To prepare hexachloroethane (\(\mathrm{C}_2\mathrm{Cl}_6\)) from calcium carbide, we start by reacting calcium carbide (\(\mathrm{CaC}_2\)) with water to produce ethylene (\(\mathrm{C}_2\mathrm{H}_2\)) and calcium hydroxide:\[\mathrm{CaC}_2 + 2\mathrm{H}_2\mathrm{O} \rightarrow \mathrm{C}_2\mathrm{H}_2 + \mathrm{Ca(OH)}_2\]Next, we chlorinate the ethylene in the presence of a catalyst such as iron (III) chloride, to obtain hexachloroethane:\[\mathrm{C}_2\mathrm{H}_2 + 6\mathrm{Cl}_2 \xrightarrow{\text{FeCl}_3} \mathrm{C}_2\mathrm{Cl}_6\]

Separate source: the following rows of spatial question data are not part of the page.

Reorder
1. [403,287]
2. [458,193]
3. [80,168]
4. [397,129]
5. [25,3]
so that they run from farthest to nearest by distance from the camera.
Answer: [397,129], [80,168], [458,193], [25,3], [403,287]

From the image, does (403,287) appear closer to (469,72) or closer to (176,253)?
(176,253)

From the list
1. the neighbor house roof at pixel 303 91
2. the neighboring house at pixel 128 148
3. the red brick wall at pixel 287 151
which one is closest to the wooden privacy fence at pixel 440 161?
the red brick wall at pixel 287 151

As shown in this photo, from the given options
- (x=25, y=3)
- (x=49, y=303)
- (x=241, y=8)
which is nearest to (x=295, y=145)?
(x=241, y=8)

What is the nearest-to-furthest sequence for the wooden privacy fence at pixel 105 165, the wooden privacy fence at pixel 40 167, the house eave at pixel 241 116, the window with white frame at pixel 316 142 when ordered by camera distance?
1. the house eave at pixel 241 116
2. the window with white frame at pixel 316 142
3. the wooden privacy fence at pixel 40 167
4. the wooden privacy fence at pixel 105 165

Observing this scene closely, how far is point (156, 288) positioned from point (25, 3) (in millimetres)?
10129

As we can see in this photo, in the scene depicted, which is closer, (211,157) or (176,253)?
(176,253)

To obtain chloroform (\(\mathrm{CHCl}_3\)) from carbon disulphide (\(\mathrm{CS}_2\)), first react carbon disulphide with chlorine:\[\mathrm{CS}_2 + 6\mathrm{Cl}_2 \rightarrow \mathrm{CCl}_4 + \mathrm{S}_2\mathrm{Cl}_2\]The product, carbon tetrachloride (\(\mathrm{CCl}_4\)), can then be reacted with hydrogen in the presence of light:\[\mathrm{CCl}_4 + \mathrm{H}_2 \rightarrow \mathrm{CHCl}_3 + \mathrm{HCl}\]

Ethanol (\(\mathrm{C}_2\mathrm{H}_5\mathrm{OH}\)) can be differentiated from chloroform (\(\mathrm{CHCl}_3\)) using an Iodoform Test. Add iodine and aqueous sodium hydroxide to both solutions. Ethanol will produce a yellow precipitate of iodoform (\(\text{CHI}_3\)), indicating a positive result:\[3\mathrm{C}_2\mathrm{H}_5\mathrm{OH} + 4\mathrm{I}_2 + 6\mathrm{NaOH} \rightarrow \mathrm{CHI}_3 + 5\mathrm{H}_2\mathrm{O} + 6\mathrm{NaI}\]Chloroform will not undergo this reaction and will remain unchanged.